» **Try it**
Reproduce the passage on CRT lead and device placement in full, word for word.

» **Text segment**
━━━━━━━━━━━━━━━━━━━━

CRT requires the placement of an electrical device for biventricular pacing, along with placement of (at least) two pacing leads, to facilitate stable left ventricular and right ventricular pacing. For all elements, the first stage of the process is local anaesthetic followed by incision to allow for approach from the appropriate vein. From here, the leads and device can be inserted.

=== Right ventricular lead placement ===
A venipuncture is made, and a guide wire inserted into the vein, where it is guided, with use of real time X-ray imaging, through to the right ventricle. The guide wire is then used to assist in the placement of the electrode lead, which travels through the venous system into the right ventricle where the electrode is embedded.

=== Left ventricular lead placement ===
This is generally performed subsequent to RV lead placement, with the RV lead providing a backup in case of accidental damage to the electric fibers of the heart, causing an asystolic event. As with the RV lead, a guide wire is first inserted, allowing for the insertion of a multi-delivery catheter. The catheter is subsequently maneuvered to the opening of the coronary sinus in the right atrium. From here a contrast media is injected, allowing the surgical team to obtain a coronary sinus phlebogram to direct the placement of the lead into the most suitable coronary vein.

Once the phlebogram has been obtained, the multi-delivery catheter is used to guide in the lead, from the chosen vein of entry, into the right atrium, through the coronary sinus and into the relevant cardiac vein.

Left ventricular lead placement is the most complicated and potentially hazardous element of the operation, due to the significant variability of coronary venous structure. Alterations in heart structure, fatty deposits, valves and natural variations all cause additional complications in the process of cannulation. However, this risk can be reduced using AI-based preoperative visualization of LV venous anatomy using computer tomography (CT) imaging.

=== Device placement ===
The device is inserted in a subcutaneous pocket created by the surgeon, the choice of left or right side of the chest wall is determined mainly by the patient's preference or location of preexisting device. The device, similar to that of a traditional pacemaker, is generally no larger than a pocket watch and has inserts for the electrode leads.

━━━━━━━━━━━━━━━━━━━━

» **Material provided**

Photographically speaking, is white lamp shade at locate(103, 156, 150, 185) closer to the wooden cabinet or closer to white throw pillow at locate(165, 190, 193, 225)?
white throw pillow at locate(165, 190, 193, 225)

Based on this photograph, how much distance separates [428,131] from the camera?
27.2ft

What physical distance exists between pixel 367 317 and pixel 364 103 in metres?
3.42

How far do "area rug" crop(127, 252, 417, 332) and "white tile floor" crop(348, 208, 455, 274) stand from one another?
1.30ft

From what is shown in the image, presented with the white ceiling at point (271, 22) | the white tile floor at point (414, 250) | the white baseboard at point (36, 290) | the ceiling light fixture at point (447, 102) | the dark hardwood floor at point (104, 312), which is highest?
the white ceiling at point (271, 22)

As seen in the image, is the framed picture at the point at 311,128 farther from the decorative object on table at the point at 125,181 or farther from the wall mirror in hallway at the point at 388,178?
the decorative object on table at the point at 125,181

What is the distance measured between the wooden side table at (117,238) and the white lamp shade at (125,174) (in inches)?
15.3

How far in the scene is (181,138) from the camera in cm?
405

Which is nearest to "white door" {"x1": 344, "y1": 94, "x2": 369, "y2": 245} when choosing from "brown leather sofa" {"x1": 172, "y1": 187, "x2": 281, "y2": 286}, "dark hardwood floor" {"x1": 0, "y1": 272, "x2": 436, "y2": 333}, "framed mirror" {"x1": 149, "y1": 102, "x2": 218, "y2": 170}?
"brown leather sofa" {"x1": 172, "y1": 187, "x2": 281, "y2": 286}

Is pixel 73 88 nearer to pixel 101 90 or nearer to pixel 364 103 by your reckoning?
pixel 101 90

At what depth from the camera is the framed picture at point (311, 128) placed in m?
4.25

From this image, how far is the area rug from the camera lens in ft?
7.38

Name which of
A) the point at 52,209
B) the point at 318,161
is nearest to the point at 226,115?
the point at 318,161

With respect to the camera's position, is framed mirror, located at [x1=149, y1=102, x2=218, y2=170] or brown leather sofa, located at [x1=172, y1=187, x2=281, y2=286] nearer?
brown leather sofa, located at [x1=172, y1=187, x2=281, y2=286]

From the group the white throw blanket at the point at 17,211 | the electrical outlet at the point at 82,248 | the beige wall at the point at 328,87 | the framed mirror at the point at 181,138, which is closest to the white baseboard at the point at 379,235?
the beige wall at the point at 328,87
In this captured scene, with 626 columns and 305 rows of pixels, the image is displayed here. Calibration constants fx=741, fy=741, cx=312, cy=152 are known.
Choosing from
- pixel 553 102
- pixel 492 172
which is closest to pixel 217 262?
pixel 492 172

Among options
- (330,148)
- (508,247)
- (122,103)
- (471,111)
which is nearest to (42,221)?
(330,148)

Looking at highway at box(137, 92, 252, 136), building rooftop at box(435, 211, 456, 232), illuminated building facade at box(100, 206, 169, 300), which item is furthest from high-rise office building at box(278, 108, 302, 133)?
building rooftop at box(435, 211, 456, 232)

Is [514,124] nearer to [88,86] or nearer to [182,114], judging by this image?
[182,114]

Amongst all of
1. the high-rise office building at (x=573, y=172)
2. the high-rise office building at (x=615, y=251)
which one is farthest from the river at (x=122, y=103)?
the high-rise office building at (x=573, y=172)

━━━━━━━━━━━━━━━━━━━━

» **Exercise output**
CRT requires the placement of an electrical device for biventricular pacing, along with placement of (at least) two pacing leads, to facilitate stable left ventricular and right ventricular pacing. For all elements, the first stage of the process is local anaesthetic followed by incision to allow for approach from the appropriate vein. From here, the leads and device can be inserted.

=== Right ventricular lead placement ===
A venipuncture is made, and a guide wire inserted into the vein, where it is guided, with use of real time X-ray imaging, through to the right ventricle. The guide wire is then used to assist in the placement of the electrode lead, which travels through the venous system into the right ventricle where the electrode is embedded.

=== Left ventricular lead placement ===
This is generally performed subsequent to RV lead placement, with the RV lead providing a backup in case of accidental damage to the electric fibers of the heart, causing an asystolic event. As with the RV lead, a guide wire is first inserted, allowing for the insertion of a multi-delivery catheter. The catheter is subsequently maneuvered to the opening of the coronary sinus in the right atrium. From here a contrast media is injected, allowing the surgical team to obtain a coronary sinus phlebogram to direct the placement of the lead into the most suitable coronary vein.

Once the phlebogram has been obtained, the multi-delivery catheter is used to guide in the lead, from the chosen vein of entry, into the right atrium, through the coronary sinus and into the relevant cardiac vein.

Left ventricular lead placement is the most complicated and potentially hazardous element of the operation, due to the significant variability of coronary venous structure. Alterations in heart structure, fatty deposits, valves and natural variations all cause additional complications in the process of cannulation. However, this risk can be reduced using AI-based preoperative visualization of LV venous anatomy using computer tomography (CT) imaging.

=== Device placement ===
The device is inserted in a subcutaneous pocket created by the surgeon, the choice of left or right side of the chest wall is determined mainly by the patient's preference or location of preexisting device. The device, similar to that of a traditional pacemaker, is generally no larger than a pocket watch and has inserts for the electrode leads.